See more of the story

At Maple Plain-based Proto Labs, CEO Brad Cleveland has added 40 workers in recent months and has 10 job openings at the 320-employee, decade-old company.

"Our sales are up about 40 percent this year, and we were flat in 2009," Cleveland said Friday. "If our sales are any indication, new product development has picked up and is accelerating, and they are ordering prototype parts in the United States, Europe and Japan." The company is a global maker of high-tech machined and injection-molded parts for design engineers in several industries. The first hints or growth (or contraction) often come from companies like Proto Labs, which make the things that are needed to make bigger things.

So this is great news for Proto Labs. But it also underscores the unbalanced, halting economic recovery in which manufacturing is the big horse pulling the cart.

"Initial jobless claims have dropped sharply for [the Minnesota manufacturing sector]," Wells Fargo senior economist Scott Anderson wrote in a Friday report. "And exports rose sharply ... especially to Asia, Canada and the Middle East. Signs of economic recovery are coalescing. Yet the state's growth is likely to remain somewhat disappointing over the coming year as Minnesota consumers continue to repair their balance sheets and the state's housing market remains moribund."

In short, we're starting to climb out of the hole that cost 143,000 Minnesota jobs, or 5 percent of total employment, between October 2007 and last summer. But the debacle created by greedy financiers, gutless regulators and overleveraged consumers is going to take longer to shake out.

"We're in far better shape than we were last year," Anderson said. Particularly if you've hung on to a job and kept a roof over your head.

But during these steamy, dog days of summer, it sure doesn't feel like we're making much progress.

A Wall Street Journal/NBC poll this week revealed that 64 percent of Americans believe the economy has yet to hit bottom, up from 53 percent in January, even though we've added a half-million private sector jobs this year and the nation's output and productivity are growing.

President Obama is taking it on the chin and probably could get whupped by Donald Duck if the election were held today.
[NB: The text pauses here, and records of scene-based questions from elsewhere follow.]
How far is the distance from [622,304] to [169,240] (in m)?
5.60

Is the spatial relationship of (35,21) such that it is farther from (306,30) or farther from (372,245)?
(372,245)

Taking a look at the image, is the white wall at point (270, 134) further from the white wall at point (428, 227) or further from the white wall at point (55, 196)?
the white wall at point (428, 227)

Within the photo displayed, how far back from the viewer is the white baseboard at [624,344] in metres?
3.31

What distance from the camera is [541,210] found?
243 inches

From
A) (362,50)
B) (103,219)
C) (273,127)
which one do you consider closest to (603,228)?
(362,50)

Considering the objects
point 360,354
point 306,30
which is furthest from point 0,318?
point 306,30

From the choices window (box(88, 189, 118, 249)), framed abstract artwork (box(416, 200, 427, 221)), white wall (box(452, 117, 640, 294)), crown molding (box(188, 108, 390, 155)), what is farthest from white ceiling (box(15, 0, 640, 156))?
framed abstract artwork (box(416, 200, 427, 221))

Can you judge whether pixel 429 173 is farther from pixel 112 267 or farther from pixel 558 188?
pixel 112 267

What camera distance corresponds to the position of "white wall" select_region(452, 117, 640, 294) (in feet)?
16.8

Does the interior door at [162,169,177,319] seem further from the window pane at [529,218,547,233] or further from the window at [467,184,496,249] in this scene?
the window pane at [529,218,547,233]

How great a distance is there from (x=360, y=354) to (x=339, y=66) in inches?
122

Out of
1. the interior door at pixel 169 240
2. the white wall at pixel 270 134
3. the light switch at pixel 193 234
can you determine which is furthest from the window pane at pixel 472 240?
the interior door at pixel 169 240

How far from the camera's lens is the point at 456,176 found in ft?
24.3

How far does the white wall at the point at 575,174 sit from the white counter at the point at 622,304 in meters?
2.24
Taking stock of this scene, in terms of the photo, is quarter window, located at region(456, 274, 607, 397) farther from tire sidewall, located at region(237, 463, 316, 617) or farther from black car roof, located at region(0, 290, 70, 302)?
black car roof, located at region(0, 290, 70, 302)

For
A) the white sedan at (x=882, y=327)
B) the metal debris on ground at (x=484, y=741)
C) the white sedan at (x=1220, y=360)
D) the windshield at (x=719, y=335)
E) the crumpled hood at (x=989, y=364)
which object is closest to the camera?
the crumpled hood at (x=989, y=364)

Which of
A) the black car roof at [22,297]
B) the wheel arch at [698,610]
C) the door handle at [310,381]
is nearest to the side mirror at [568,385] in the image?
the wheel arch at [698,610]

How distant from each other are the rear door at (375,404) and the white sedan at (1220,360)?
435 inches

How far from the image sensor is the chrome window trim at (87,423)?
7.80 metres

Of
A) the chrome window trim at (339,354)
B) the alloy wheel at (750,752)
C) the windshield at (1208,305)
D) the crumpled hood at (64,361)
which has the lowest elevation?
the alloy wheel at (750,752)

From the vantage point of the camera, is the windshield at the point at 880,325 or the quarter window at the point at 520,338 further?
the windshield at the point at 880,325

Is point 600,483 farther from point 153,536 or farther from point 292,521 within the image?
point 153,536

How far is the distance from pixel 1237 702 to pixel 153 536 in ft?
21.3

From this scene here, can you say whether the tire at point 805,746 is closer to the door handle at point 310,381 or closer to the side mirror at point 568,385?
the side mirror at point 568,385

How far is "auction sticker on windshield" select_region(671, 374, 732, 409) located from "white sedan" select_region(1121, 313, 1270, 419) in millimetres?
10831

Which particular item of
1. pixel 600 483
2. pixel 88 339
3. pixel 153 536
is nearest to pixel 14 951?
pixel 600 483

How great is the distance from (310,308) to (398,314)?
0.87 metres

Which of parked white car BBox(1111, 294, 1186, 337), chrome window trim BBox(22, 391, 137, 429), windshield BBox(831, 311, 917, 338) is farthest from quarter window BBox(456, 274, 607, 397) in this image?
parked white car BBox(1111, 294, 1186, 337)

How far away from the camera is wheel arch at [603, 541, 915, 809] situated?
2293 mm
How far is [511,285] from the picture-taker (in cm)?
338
Obama's big mistake was "overpromising in a situation where it was very difficult for anyone to deliver," economist Gary Shilling told the Internet finance program "Tech Ticker" on Thursday.

Despite the stimulus spending that helped keep a few million working and the 2009 emergency tax cuts, it's just going to take longer for indebted, cash-strapped Americans to recover.
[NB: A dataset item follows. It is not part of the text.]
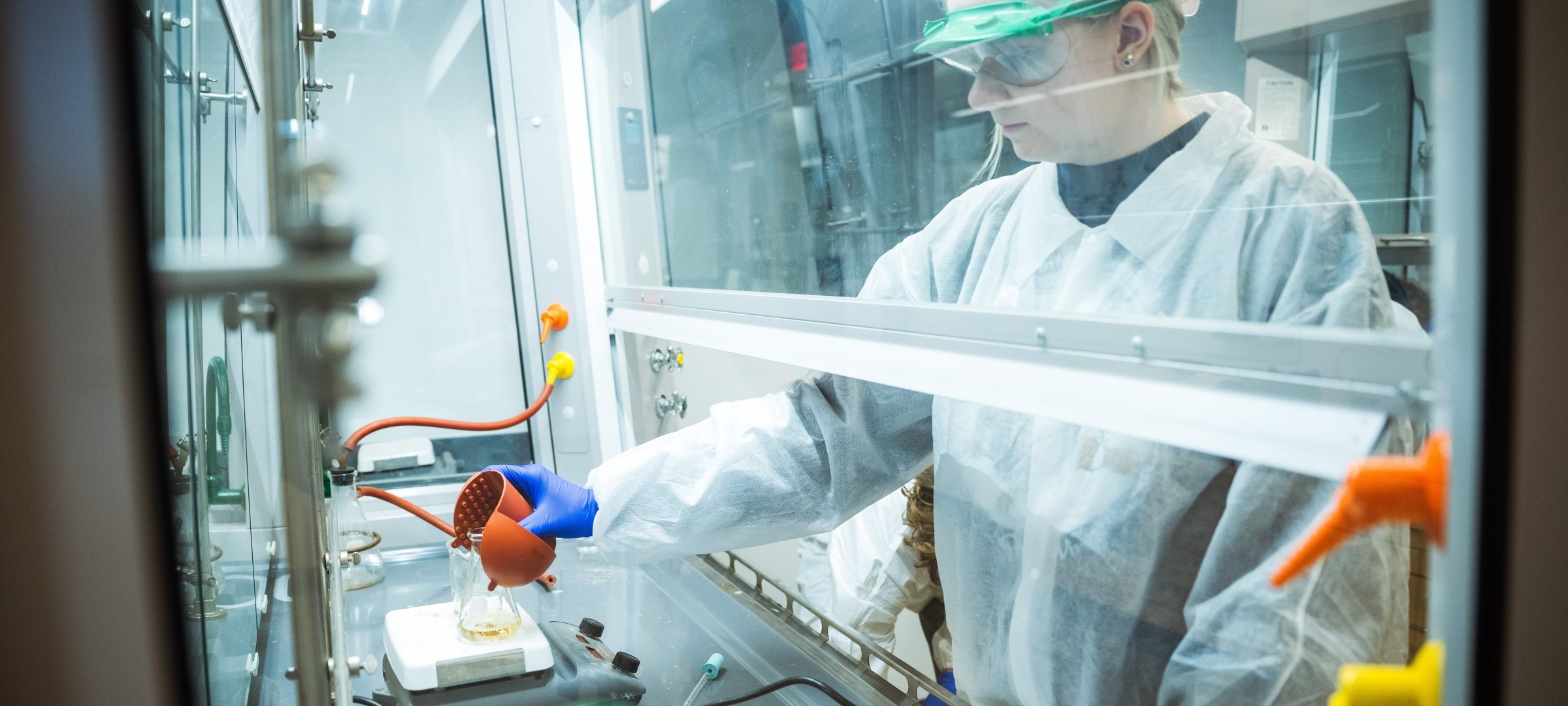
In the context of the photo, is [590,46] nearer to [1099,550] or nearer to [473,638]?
[473,638]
"It isn't just that 2008 was a bad dream from which we've awoken and it's back to business as usual," said Shilling, a conservative numbers caller who predicts the economy will grow only 2 percent annually over the next 10 years. But it takes 3 percent growth to put a dent in the 9.5 percent unemployment rate in America.

A slew of national commentators and columnists wrote this week about why the stock market and economy are going nowhere for the rest of the year. The mood on Wall Street has soured. Congress will do nothing before the midterm elections, which may be a good thing.
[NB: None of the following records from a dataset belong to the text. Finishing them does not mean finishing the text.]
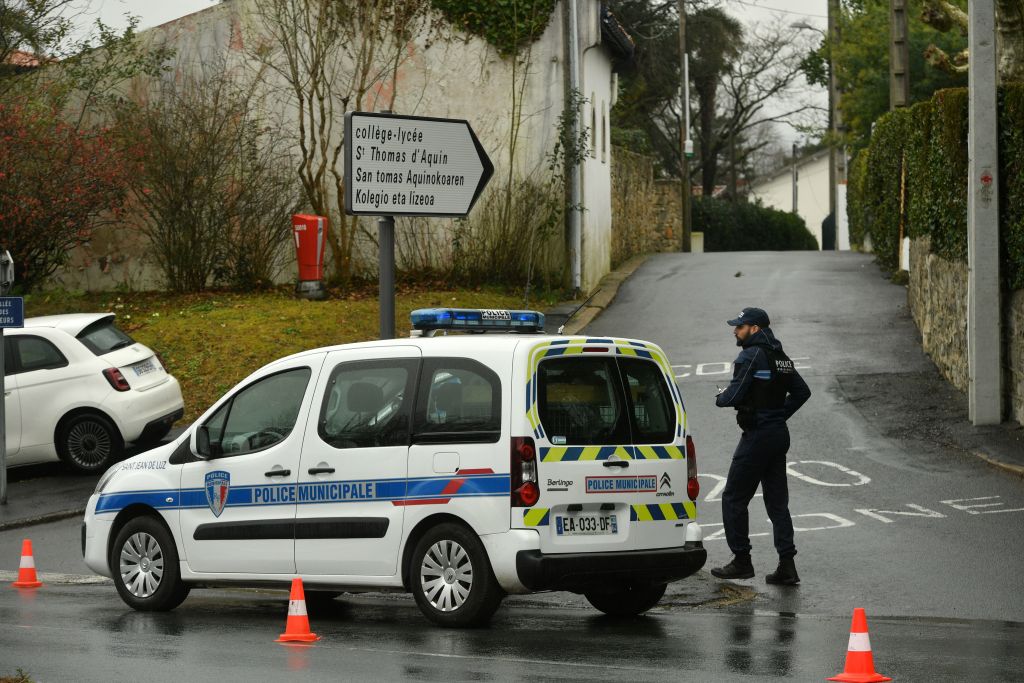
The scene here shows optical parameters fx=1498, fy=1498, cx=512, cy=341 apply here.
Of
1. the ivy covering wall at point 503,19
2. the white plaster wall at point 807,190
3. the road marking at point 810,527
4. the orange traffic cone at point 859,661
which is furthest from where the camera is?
→ the white plaster wall at point 807,190

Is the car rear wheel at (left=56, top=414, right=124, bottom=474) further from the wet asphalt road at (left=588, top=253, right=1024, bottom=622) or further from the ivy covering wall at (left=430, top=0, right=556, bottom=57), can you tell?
the ivy covering wall at (left=430, top=0, right=556, bottom=57)

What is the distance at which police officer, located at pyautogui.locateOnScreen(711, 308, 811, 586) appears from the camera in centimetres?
1056

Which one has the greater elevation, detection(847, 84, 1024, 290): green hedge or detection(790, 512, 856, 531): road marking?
detection(847, 84, 1024, 290): green hedge

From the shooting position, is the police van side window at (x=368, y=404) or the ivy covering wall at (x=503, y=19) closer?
the police van side window at (x=368, y=404)

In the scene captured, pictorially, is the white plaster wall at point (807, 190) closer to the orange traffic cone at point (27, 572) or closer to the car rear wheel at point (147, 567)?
the orange traffic cone at point (27, 572)

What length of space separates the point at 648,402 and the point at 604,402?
0.35 meters

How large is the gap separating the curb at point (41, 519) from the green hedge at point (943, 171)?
10.1 metres

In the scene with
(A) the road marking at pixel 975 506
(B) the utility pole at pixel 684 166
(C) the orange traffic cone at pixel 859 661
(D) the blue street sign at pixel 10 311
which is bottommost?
(A) the road marking at pixel 975 506

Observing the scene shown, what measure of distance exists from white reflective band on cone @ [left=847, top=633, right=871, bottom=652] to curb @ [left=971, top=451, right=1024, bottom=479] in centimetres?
770

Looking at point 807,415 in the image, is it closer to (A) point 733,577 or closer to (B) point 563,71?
(A) point 733,577

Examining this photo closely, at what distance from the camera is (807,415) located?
1775 cm

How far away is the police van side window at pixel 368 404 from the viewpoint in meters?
9.02

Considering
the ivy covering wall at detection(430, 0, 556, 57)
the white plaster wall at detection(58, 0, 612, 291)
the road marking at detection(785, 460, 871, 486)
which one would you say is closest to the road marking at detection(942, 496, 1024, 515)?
the road marking at detection(785, 460, 871, 486)

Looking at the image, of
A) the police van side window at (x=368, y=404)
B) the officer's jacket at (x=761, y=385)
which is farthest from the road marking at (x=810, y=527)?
the police van side window at (x=368, y=404)
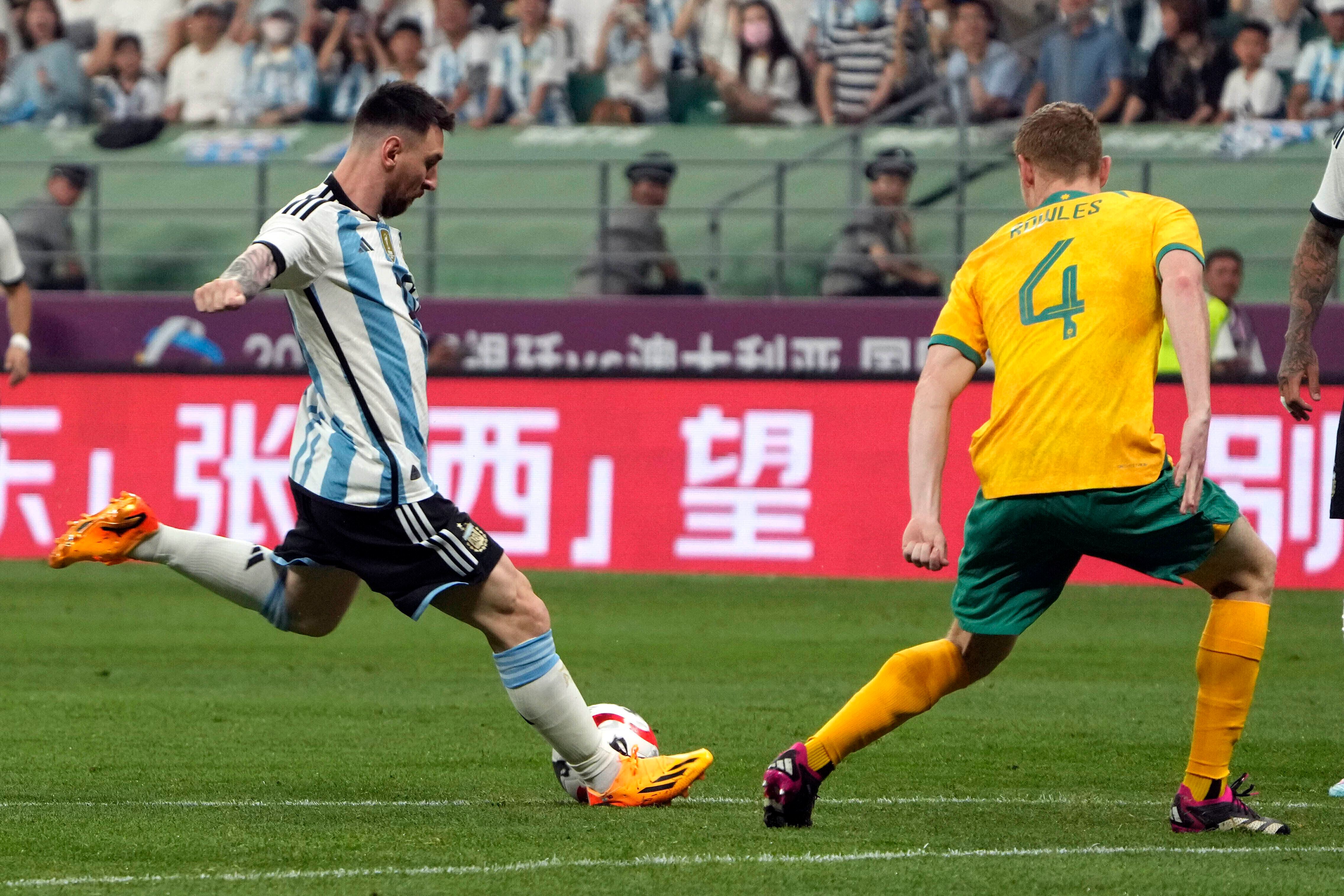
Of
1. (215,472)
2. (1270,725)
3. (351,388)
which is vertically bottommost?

Richard Davis, the CEO of U.S. Bancorp, a guy who worked his way from teller to boss over 30 years, was telling several hundred Minneapolis high school kids this week who were completing valuable summer internships with area employers to keep the faith, finish high school and go on to college or work-training programs.

His message is one of hope: Within a few years, our economy will need every one of them, and their parents.

We're deleveraging, restructuring and the big companies are making lots of money again. But they are the most cautious in their outlook and hiring.

The good news: There are a lot of Brad Clevelands in the industrial, next-generation technology, alternative energy and other industries who are rolling out game-changing innovations, products and strategies that eventually will drive a more-sustainable, job-growing economy.